Institutionen und Netzwerke für homosexuelle Senioren - Was Lesben, Schwule und Transgender im Alter brauchen

Homosexuelle in unserer Zeit können ohne Probleme sehr selbstbewusst zu ihrer Identität stehen. Das war aber nicht immer so, denn über Jahrzehnte hinweg waren Lesben und Schwule dazu gezwungen, ihre Sexualität aus Angst vor Diskriminierung und Verfolgung zu verbergen.

Lesben und Schwule mussten sich lange verstecken

Ältere Lesben und Schwule wurden über einen sehr langen Zeitraum ihres Lebens Opfer von Stigmatisierung. Aufgrund rigider Gesetzgebung und der fehlenden Akzeptanz in der Gesellschaft lebten sie tagtäglich in der Gefahr, denunziert, misshandelt oder gar verhaftet und verurteilt zu werden. Diese Stigmatisierung hat natürlich Spuren hinterlassen, so dass ältere Lesben und Schwule auch heute noch darauf achten, ihre Homosexualität nicht offen zur Schau zu stellen.
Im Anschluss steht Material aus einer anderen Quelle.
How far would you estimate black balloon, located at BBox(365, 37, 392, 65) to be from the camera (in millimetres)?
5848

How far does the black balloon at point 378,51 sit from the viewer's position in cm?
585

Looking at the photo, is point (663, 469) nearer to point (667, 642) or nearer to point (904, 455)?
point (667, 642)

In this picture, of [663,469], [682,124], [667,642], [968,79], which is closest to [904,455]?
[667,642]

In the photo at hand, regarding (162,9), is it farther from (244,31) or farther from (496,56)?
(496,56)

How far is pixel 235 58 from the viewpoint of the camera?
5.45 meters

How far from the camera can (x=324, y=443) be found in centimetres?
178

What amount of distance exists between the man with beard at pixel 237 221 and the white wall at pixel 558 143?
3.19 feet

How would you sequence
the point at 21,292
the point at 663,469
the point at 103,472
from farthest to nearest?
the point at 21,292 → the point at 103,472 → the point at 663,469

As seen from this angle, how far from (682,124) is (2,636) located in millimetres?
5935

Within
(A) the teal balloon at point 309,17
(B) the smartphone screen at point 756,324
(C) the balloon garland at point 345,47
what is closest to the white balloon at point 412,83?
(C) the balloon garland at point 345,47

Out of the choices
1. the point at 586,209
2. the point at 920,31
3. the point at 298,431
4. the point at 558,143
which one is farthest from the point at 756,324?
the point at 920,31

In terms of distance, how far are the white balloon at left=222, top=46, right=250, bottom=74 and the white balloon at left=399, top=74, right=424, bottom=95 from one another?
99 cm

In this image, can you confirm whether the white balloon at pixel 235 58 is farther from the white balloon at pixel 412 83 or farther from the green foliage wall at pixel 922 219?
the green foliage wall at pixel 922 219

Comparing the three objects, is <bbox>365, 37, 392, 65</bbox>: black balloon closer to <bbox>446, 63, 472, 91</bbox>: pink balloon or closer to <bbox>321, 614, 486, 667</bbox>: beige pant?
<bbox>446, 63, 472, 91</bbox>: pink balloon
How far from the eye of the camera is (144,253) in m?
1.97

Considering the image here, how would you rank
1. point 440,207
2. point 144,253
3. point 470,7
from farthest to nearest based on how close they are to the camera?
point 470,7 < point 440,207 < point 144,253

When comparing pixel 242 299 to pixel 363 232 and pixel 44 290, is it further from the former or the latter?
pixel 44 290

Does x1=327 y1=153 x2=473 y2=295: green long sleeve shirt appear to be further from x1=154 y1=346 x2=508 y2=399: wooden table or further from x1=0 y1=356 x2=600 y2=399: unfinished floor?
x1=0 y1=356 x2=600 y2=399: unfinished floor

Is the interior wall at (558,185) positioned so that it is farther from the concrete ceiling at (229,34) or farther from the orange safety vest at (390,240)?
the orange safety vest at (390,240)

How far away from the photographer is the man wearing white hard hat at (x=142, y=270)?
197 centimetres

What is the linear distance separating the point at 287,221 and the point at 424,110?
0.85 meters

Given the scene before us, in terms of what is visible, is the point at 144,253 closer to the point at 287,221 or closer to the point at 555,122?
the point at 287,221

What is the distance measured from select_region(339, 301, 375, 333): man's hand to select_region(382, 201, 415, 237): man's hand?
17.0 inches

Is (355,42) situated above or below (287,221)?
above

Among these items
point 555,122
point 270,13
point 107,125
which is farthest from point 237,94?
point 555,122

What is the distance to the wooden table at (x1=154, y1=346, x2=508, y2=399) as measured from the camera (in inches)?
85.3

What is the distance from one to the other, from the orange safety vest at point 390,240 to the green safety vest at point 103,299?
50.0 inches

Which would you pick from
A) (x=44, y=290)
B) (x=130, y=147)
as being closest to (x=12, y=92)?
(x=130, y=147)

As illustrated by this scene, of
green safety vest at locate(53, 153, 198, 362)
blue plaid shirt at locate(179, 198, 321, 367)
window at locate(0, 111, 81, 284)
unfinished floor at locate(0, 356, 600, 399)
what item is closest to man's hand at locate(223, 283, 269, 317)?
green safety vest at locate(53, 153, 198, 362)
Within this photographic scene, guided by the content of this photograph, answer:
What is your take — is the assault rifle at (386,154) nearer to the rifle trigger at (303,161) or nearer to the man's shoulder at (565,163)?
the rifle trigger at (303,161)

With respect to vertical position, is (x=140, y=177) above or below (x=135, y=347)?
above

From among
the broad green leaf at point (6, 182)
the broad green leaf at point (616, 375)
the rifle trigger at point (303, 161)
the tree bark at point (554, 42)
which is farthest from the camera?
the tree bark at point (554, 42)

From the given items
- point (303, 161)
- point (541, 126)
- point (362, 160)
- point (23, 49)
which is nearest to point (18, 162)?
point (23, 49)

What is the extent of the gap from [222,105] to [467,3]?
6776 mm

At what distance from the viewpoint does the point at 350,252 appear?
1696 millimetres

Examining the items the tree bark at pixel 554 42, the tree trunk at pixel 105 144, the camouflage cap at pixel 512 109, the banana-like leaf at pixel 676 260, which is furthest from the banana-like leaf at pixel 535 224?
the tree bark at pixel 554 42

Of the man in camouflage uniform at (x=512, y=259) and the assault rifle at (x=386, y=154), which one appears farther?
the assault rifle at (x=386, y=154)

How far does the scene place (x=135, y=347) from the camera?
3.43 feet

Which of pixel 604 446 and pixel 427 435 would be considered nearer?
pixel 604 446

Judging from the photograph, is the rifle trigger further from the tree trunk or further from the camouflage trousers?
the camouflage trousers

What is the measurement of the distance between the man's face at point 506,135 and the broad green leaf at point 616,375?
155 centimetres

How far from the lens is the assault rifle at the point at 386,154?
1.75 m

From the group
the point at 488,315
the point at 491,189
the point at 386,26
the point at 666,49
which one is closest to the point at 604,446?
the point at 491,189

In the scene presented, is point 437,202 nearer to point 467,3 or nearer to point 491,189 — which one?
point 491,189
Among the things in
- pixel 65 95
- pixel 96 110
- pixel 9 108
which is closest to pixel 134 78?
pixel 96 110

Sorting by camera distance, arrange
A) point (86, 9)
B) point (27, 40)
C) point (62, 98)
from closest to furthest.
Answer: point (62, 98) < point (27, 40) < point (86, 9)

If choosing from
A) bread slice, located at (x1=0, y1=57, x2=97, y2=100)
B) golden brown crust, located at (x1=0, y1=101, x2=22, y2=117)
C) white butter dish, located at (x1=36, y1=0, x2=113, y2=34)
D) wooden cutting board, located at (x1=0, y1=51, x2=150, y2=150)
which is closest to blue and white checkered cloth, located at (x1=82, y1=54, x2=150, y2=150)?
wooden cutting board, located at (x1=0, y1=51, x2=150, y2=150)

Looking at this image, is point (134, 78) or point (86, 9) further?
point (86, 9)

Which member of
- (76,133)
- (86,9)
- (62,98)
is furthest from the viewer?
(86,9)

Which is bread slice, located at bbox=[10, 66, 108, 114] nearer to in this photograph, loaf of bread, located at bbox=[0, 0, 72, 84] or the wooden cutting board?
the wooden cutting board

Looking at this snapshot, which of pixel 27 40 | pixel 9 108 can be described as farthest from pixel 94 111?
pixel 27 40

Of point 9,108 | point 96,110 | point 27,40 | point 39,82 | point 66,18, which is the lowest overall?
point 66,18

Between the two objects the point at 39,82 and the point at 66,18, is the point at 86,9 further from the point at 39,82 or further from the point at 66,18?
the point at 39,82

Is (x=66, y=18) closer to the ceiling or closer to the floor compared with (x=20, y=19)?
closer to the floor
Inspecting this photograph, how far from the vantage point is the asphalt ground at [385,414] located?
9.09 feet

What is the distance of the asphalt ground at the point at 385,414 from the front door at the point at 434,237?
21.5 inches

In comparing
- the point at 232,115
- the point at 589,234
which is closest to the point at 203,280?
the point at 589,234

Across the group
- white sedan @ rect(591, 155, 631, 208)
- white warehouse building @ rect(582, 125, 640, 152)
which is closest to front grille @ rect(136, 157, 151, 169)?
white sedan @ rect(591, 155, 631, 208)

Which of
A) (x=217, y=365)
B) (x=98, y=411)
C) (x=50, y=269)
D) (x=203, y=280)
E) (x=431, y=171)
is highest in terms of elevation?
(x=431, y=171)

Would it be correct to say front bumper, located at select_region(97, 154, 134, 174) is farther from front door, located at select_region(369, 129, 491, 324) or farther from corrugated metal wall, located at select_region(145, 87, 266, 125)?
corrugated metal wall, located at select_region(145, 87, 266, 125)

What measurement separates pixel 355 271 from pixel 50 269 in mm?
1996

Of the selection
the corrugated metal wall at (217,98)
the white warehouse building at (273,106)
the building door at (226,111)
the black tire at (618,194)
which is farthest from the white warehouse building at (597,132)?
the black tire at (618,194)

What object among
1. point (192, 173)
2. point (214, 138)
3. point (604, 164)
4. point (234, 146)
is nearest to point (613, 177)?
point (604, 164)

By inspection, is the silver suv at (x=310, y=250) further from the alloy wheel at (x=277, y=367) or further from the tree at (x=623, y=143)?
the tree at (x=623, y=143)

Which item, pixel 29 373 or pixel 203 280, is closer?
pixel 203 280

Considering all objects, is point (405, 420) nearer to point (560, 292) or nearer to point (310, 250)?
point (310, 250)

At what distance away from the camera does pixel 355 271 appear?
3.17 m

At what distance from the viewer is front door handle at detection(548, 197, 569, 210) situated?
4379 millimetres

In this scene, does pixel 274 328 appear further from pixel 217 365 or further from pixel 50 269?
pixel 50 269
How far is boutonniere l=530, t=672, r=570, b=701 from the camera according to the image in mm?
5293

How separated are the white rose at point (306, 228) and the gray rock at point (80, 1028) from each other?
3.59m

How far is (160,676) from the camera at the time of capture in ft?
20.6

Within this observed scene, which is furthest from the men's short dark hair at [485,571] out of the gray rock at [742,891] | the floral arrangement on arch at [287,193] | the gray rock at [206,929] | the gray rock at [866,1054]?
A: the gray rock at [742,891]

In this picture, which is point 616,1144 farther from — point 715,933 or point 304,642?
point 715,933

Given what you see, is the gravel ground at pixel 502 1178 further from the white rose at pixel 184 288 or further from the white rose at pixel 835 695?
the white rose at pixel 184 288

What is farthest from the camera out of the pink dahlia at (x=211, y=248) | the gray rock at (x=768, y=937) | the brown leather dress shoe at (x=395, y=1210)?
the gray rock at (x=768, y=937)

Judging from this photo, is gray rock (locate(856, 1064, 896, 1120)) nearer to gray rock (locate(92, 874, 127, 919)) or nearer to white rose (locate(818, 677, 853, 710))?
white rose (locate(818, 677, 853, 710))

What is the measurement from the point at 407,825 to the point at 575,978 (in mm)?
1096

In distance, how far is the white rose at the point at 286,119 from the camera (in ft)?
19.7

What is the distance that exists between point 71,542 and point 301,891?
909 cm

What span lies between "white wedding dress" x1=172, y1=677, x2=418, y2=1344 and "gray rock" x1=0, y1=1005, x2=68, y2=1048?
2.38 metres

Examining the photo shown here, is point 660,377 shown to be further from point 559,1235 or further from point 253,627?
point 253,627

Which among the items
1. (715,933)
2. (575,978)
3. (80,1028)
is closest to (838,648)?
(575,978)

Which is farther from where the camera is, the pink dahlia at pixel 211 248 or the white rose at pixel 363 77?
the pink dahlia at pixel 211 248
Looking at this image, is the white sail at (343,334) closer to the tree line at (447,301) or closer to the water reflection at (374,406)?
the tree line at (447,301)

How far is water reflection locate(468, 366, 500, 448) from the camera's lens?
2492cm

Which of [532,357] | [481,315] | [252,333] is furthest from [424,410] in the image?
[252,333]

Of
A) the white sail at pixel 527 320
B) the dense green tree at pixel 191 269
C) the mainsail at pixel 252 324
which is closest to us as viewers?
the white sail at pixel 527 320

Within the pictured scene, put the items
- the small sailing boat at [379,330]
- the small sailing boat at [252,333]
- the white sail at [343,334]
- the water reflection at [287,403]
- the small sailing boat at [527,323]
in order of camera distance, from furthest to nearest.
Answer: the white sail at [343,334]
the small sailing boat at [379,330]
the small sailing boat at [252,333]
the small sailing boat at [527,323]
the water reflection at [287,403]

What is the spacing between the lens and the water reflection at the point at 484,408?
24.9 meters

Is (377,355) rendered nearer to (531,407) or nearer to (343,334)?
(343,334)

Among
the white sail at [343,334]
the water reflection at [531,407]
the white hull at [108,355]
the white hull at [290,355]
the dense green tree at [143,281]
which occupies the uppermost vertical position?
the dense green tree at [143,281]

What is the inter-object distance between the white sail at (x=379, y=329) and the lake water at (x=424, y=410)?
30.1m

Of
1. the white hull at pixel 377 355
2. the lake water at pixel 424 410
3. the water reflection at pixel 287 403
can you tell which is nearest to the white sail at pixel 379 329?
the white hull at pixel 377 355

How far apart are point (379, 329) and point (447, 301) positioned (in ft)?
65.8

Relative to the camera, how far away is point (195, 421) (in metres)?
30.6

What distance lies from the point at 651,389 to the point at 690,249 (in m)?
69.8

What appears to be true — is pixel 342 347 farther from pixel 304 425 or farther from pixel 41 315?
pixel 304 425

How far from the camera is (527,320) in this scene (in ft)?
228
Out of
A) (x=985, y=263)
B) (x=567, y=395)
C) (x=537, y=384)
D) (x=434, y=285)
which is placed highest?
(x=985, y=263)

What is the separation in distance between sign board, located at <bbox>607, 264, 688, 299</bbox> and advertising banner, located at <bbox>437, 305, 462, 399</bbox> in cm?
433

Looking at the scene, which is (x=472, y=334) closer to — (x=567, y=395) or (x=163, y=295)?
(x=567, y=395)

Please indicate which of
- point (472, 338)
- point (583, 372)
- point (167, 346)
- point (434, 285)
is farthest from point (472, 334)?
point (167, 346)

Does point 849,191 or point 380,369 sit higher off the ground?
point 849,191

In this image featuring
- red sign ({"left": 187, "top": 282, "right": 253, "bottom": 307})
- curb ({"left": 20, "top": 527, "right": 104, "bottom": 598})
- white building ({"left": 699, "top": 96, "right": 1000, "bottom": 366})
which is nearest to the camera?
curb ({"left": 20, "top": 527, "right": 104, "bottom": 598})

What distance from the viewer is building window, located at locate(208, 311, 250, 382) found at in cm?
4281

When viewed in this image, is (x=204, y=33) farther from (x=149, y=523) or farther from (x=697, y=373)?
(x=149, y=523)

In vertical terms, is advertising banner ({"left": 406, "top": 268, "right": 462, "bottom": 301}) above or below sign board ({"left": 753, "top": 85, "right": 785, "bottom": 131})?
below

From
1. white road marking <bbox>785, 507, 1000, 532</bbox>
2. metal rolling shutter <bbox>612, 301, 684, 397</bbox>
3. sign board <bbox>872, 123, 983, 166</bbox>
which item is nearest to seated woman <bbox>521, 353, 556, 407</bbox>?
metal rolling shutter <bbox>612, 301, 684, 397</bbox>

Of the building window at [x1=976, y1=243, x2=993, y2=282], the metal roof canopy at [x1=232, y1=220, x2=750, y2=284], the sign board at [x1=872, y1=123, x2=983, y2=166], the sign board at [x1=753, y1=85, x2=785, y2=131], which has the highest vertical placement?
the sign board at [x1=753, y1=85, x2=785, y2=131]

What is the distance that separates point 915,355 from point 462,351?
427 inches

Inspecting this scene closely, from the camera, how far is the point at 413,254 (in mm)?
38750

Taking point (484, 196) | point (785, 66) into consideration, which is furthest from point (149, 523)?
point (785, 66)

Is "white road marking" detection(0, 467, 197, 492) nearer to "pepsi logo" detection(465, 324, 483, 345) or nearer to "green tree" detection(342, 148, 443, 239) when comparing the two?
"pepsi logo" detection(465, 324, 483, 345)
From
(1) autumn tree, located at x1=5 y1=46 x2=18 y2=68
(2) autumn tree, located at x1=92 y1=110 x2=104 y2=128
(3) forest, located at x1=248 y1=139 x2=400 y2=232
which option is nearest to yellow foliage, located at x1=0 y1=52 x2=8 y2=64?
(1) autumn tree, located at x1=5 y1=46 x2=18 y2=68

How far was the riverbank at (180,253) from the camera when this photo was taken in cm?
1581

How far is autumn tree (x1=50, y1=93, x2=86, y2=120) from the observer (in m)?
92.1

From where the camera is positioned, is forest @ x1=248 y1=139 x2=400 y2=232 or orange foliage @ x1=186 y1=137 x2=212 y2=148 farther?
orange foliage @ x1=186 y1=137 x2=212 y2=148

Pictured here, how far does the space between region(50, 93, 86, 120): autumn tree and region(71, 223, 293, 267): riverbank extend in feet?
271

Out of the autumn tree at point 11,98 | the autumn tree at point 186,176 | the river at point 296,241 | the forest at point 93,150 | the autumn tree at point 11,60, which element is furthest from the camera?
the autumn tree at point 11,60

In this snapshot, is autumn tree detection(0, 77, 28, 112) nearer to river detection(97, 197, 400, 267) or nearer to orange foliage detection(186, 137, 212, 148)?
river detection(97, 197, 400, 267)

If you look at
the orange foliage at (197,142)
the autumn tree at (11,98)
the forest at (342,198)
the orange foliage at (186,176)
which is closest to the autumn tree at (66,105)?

Homosexuelle Senioren und ihre Nöte

Lesben und Schwule leben in ganz eigenen Lebenszusammenhängen, die sich auch im Alter nicht verändern. Mit diesem Problem haben vor allem homosexuelle Senioren zu kämpfen, die ihren letzten Lebensabschnitt in einem Seniorenheim verbringen. Da Homosexualität dort kaum thematisiert wird, fühlen sie sich bei "normalen" Seniorenveranstaltungen oft sehr unwohl. Denn bei den üblichen Gesprächen über die Enkelkinder oder verstorbene Lebenspartner wird ganz selbstverständlich über heterosexuelle Lebensweisen gesprochen und andere Lebensentwürfe bleiben außen vor. Lesbische und schwule Senioren finden im Alter immer weniger Orte, an denen sie Gleichgesinnte treffen und wo sie einfach so sein können, wie sie sind, nämlich lesbisch oder schwul. Was vielen fehlt, ist das so genannte Heimatgefühl. Dies wäre umso wichtiger, weil sie ohnehin durch die Verfolgungen und Bedrängnisse vergangener Jahrzehnte nicht oder nur ansatzweise in der Lage waren, sich eine Heimat zu schaffen, die sie als Lesben oder Schwule akzeptiert.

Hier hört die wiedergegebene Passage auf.